◆ **EXERCISE DIRECTIONS**:
Once the pictures are set aside, repeat all of the data below exactly.

--- START ---

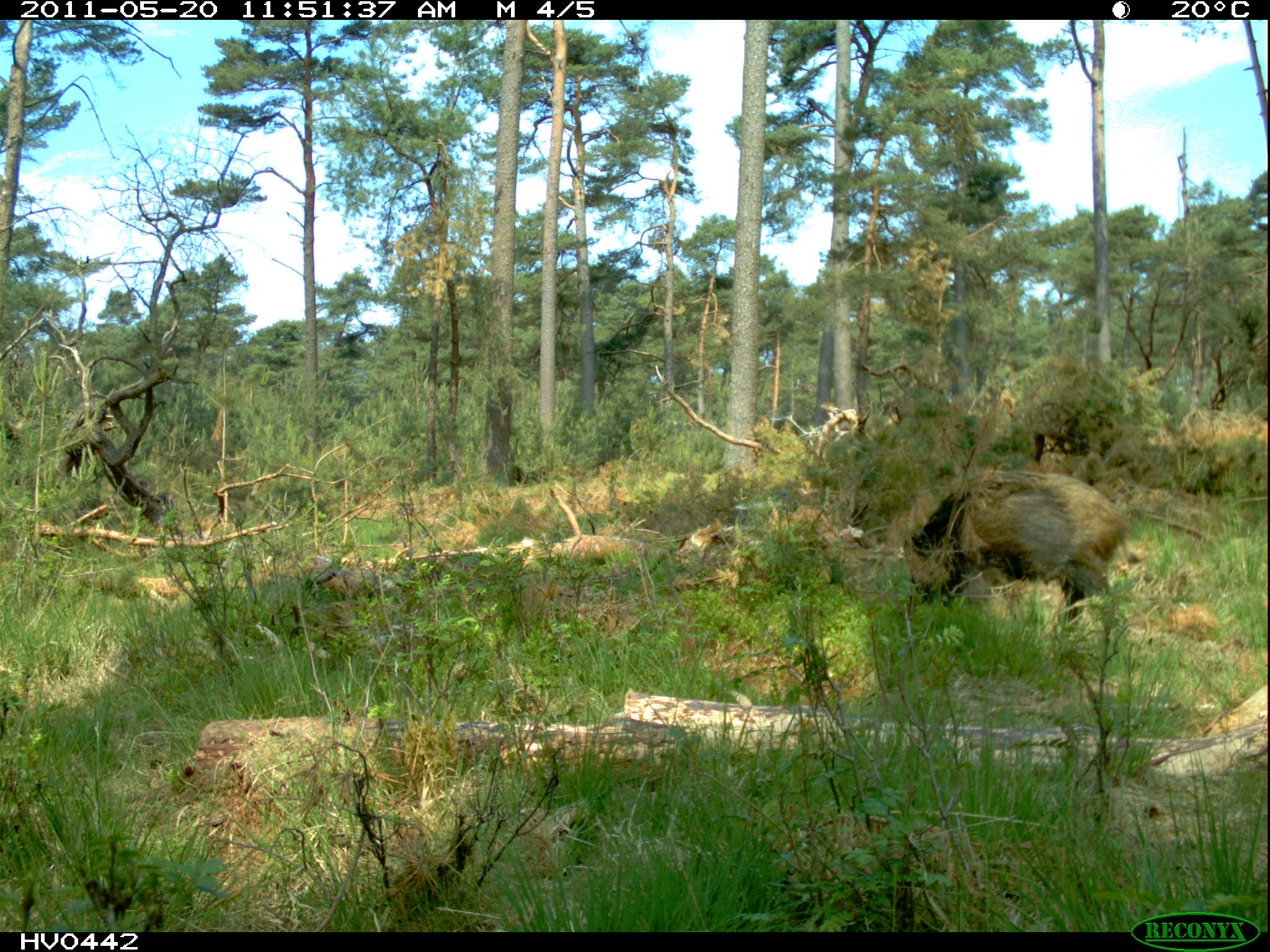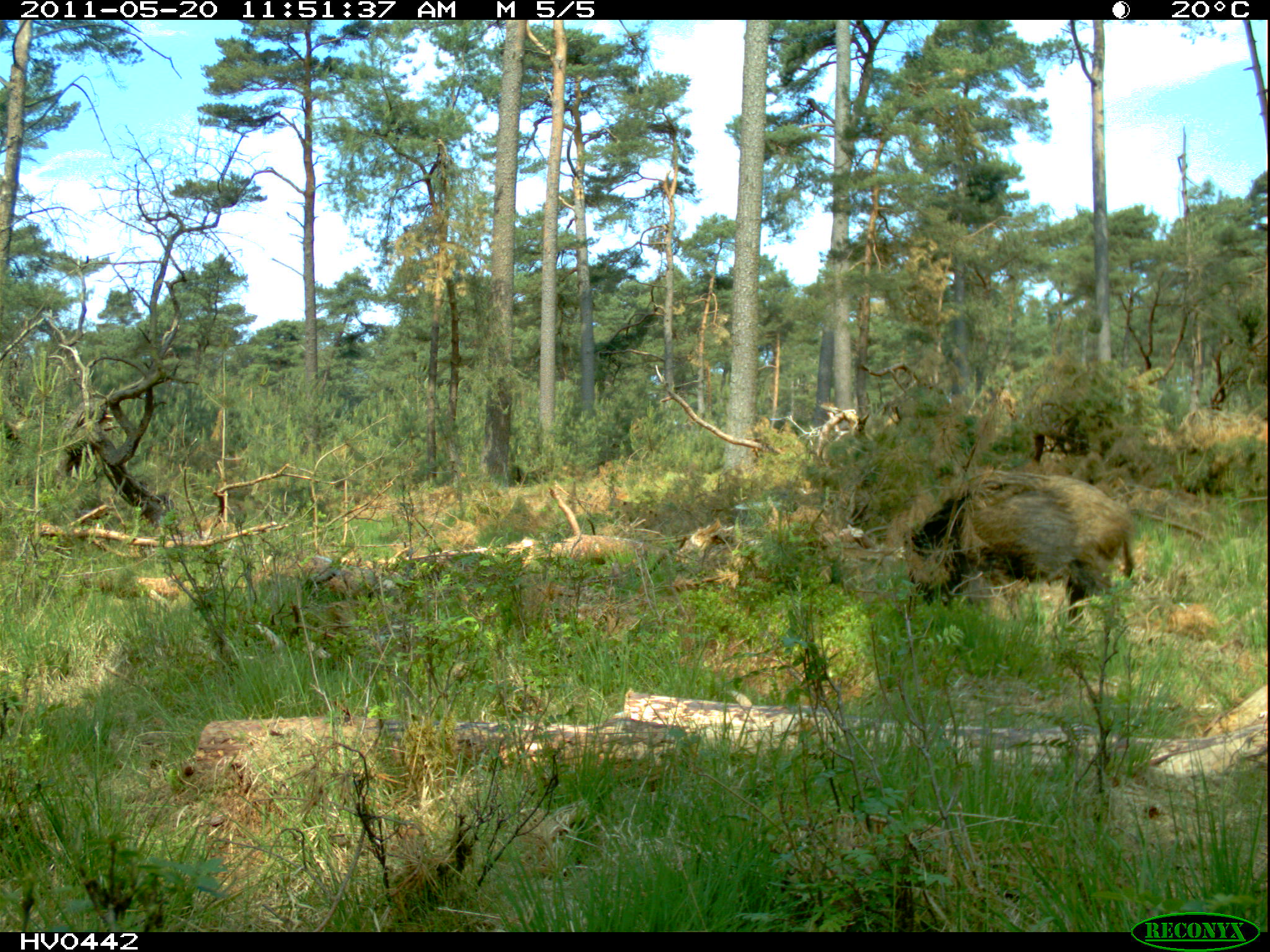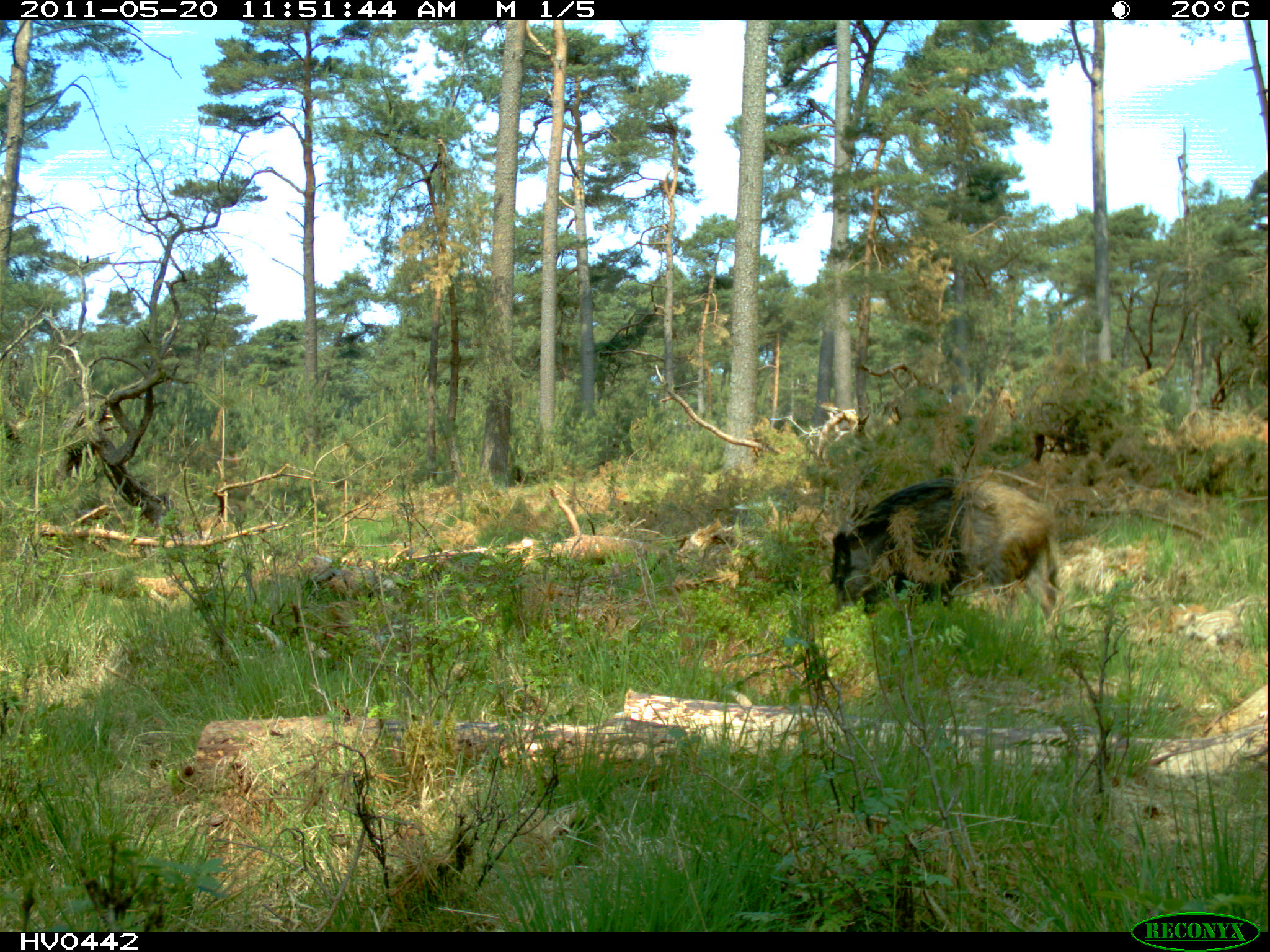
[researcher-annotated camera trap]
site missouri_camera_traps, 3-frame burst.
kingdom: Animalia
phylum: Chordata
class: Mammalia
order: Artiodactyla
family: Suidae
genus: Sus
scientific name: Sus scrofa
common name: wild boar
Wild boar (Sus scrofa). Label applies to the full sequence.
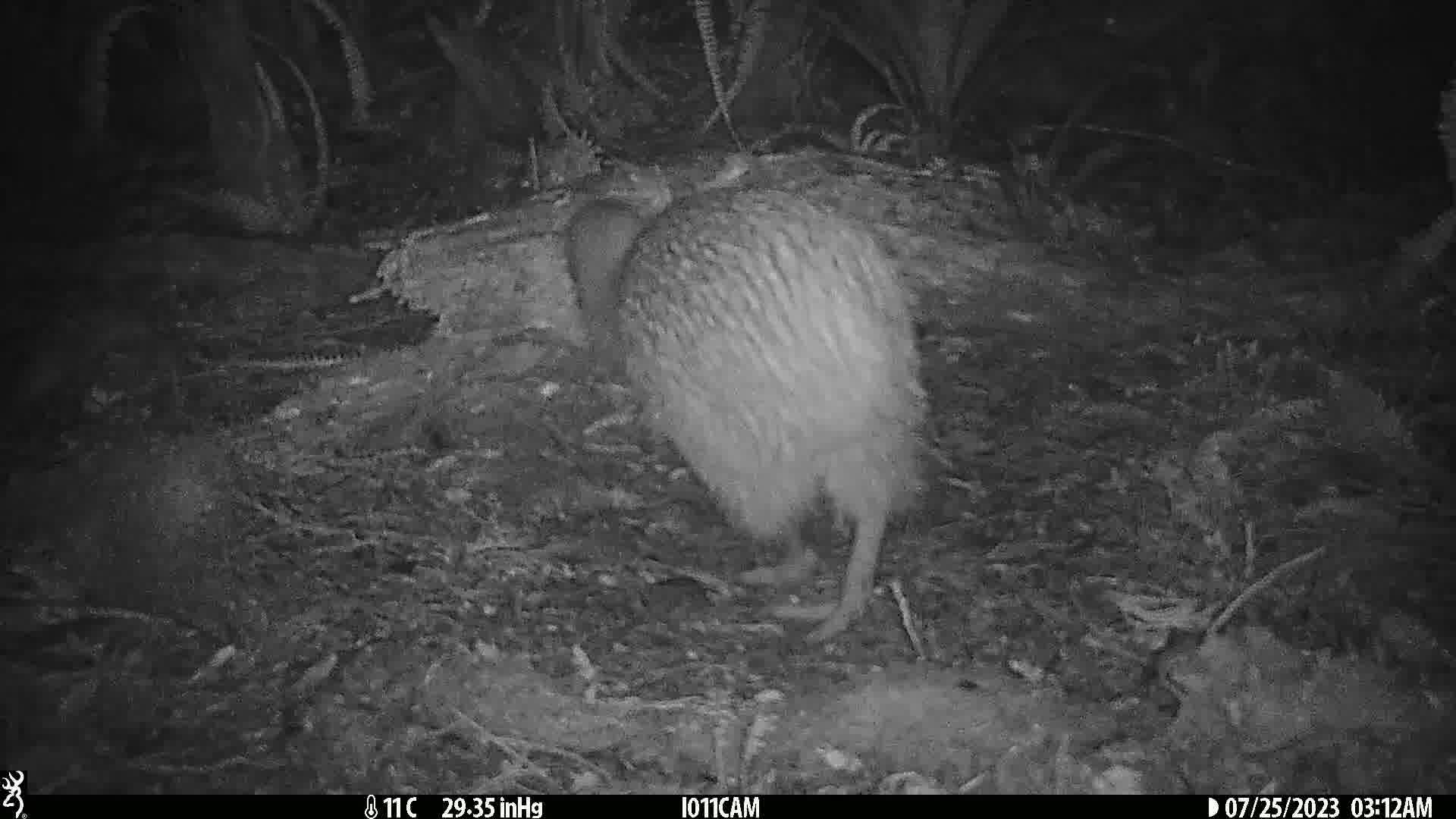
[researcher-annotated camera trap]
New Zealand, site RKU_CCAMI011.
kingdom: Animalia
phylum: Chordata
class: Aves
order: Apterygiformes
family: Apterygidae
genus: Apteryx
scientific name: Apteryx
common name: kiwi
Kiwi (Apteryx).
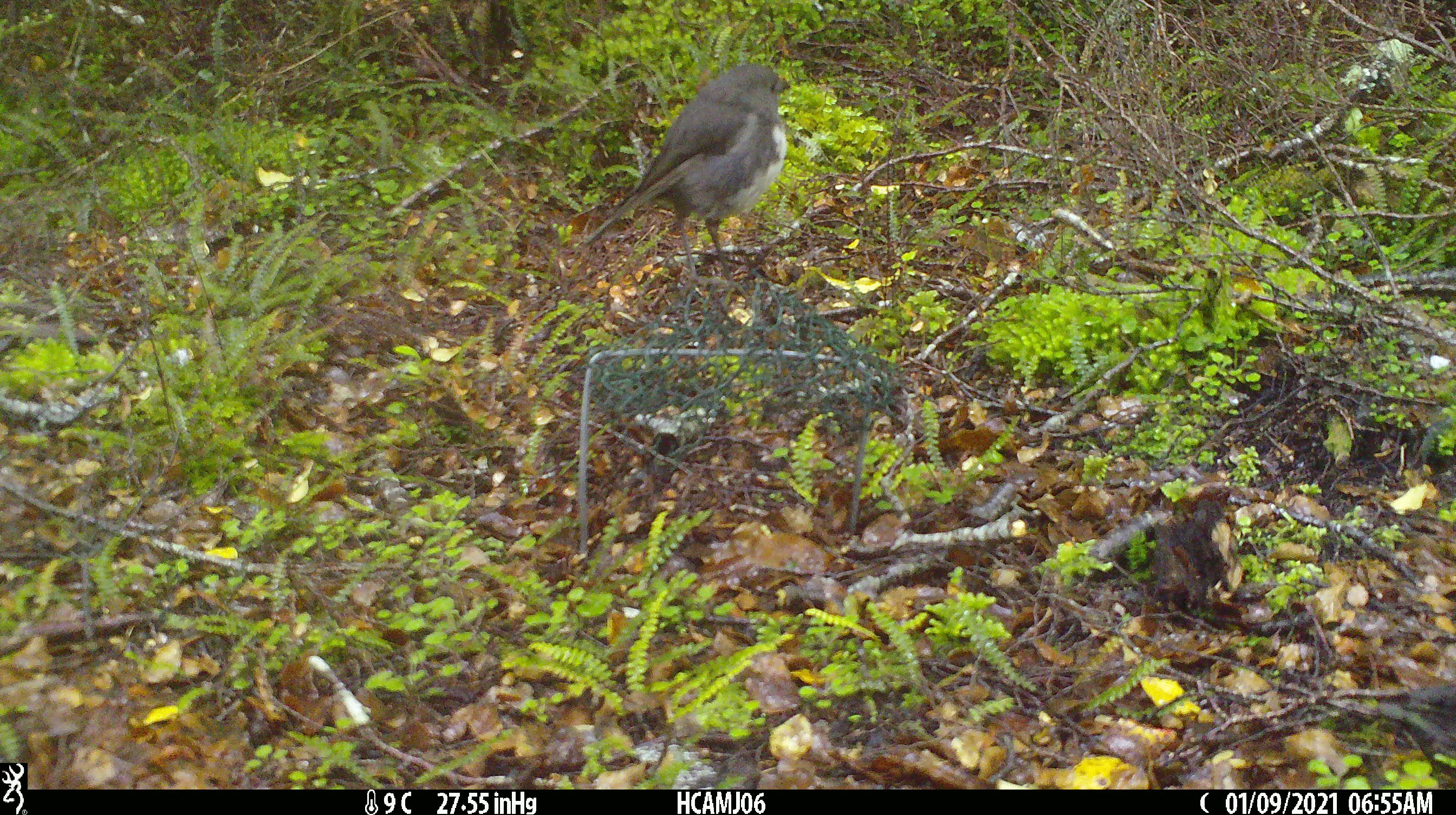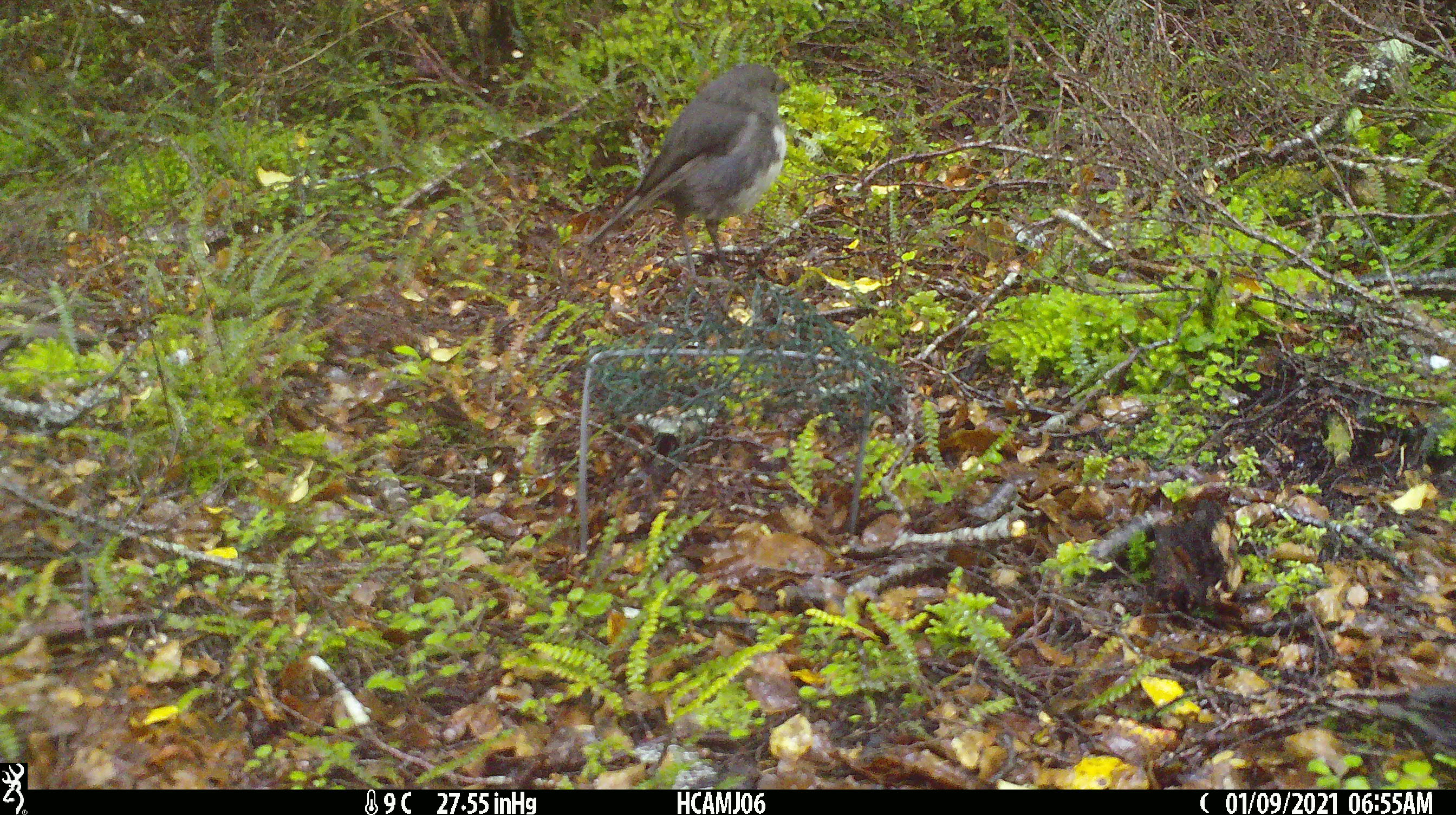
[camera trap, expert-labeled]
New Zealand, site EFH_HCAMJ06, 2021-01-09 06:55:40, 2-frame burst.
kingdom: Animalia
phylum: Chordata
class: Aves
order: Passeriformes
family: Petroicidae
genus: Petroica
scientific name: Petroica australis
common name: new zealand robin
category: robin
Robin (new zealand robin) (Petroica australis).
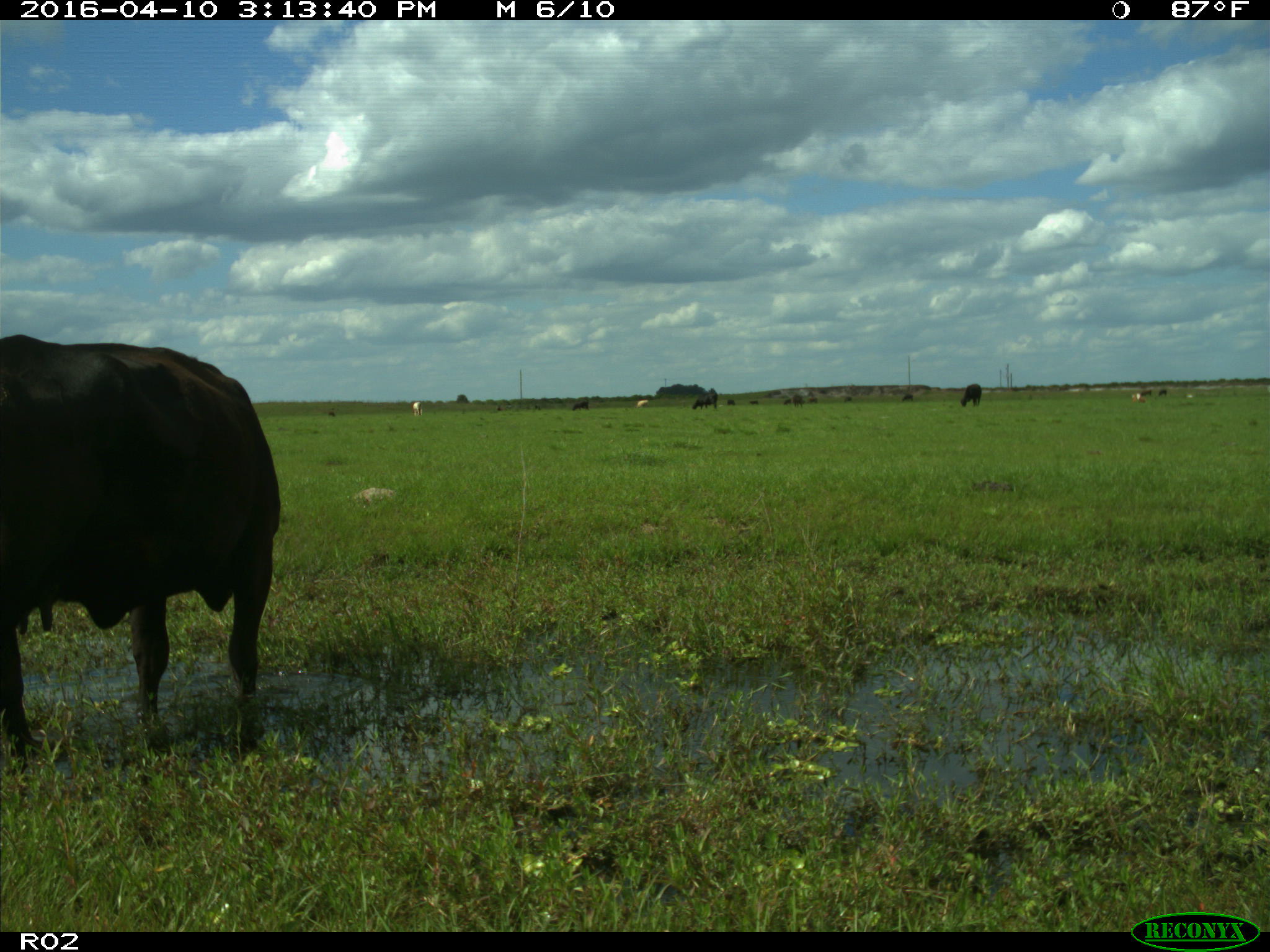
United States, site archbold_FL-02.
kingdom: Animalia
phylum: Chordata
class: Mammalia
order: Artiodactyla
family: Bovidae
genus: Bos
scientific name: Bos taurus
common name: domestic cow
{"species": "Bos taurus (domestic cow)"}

--- END ---

◆ **RESULT OF THIS EXERCISE**:
[researcher-annotated camera trap]
site missouri_camera_traps, 3-frame burst.
kingdom: Animalia
phylum: Chordata
class: Mammalia
order: Artiodactyla
family: Suidae
genus: Sus
scientific name: Sus scrofa
common name: wild boar
Wild boar (Sus scrofa). Label applies to the full sequence.
[researcher-annotated camera trap]
New Zealand, site RKU_CCAMI011.
kingdom: Animalia
phylum: Chordata
class: Aves
order: Apterygiformes
family: Apterygidae
genus: Apteryx
scientific name: Apteryx
common name: kiwi
Kiwi (Apteryx).
[camera trap, expert-labeled]
New Zealand, site EFH_HCAMJ06, 2021-01-09 06:55:40, 2-frame burst.
kingdom: Animalia
phylum: Chordata
class: Aves
order: Passeriformes
family: Petroicidae
genus: Petroica
scientific name: Petroica australis
common name: new zealand robin
category: robin
Robin (new zealand robin) (Petroica australis).
United States, site archbold_FL-02.
kingdom: Animalia
phylum: Chordata
class: Mammalia
order: Artiodactyla
family: Bovidae
genus: Bos
scientific name: Bos taurus
common name: domestic cow
{"species": "Bos taurus (domestic cow)"}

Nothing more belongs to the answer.